Most of us remember Buchan for bestselling thrillers such as The Thirty-Nine Steps (1915), filmed at least twice, I believe, but many of his books were biographies. The writer and academic Christopher Hitchens said that when he was young Buchan’s novels taught him to read proper book-length books. The villains in the thrillers weren’t Jews but the German High Command. After losing close friends in the first world war, he came to believe that the war was wicked. When he entered Parliament, he wasn’t really a tame party man, choosing to align himself with liberal Tories such as Harold Macmillan and Bob Boothby. Some saw him, a thriller writer, as a bridge between the Imperial novels of Henty, Kipling and others and the later writers, Greene, Fleming and le CarrĂ©. He was held in such high esteem that when, as Lord Tweedsmuir, he died in 1940 there was a state funeral for him in Canada and a memorial service at Westminster Abbey.
It’s not easy conveying landscape on radio; you need more than a good command of words and not everyone pulls it off.
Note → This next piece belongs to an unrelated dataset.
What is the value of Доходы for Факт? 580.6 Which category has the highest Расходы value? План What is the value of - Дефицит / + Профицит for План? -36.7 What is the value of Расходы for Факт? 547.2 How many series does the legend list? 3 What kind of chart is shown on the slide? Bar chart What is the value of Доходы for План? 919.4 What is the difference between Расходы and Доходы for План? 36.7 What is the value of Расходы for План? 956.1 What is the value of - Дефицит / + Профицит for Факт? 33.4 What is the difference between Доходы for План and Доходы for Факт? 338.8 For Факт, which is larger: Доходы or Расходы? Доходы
This is why I tend not to listen regularly to Clare Balding’s series, Ramblings, on Radio Four (Fridays). Last week she was in an area I know well, the Cranborne Chase that straddles the Wiltshire- Dorset border before flattening into the coastal plain. She accompanied an ex-soldier, James Crowden, now a writer, who lives there tending sheep, it seems. Some people spell Cranborne differently, by including a ‘u’ after the the ‘o’, but I prefer the spelling I’ve used, after Cranborne village and the name of one of the Cecil family titles.
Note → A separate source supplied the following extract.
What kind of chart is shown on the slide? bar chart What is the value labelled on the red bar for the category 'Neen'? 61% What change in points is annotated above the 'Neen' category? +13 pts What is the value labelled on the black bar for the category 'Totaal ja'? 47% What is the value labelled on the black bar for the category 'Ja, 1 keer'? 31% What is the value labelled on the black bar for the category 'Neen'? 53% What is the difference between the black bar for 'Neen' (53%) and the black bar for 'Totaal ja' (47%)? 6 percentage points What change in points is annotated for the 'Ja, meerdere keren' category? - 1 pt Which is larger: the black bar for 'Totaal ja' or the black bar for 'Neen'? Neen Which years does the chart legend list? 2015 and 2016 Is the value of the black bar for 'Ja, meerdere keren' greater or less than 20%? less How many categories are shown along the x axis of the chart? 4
Somehow, the majesty and beauty of the Chase, with its undulating hills, lush hollows and dramatic amphitheatres formed by the Downs, didn’t really come across to me in this programme. At its highest point, Win Green Hill, you can see across four counties - Wiltshire, Dorset, Hampshire and Somerset - and even the top of the Salisbury Cathedral spire, shining white in the sun, is visible on a clear day. Crowden described the curve of the Downs as ‘quite voluptuous’, which is the nearest we got to a vivid evocation, though Balding did accurately say that standing on Win Green was like being on top of the world. Not all is tranquility and harmony, of course. The north-south traffic constantly increases. In their part of the walk only one of nine dairy farmers remains and only the wealthy can afford to buy houses, this being the story of southern England generally. But until John Prescott notices it, the Chase will remain arguably the most quintessentially English landscape there is.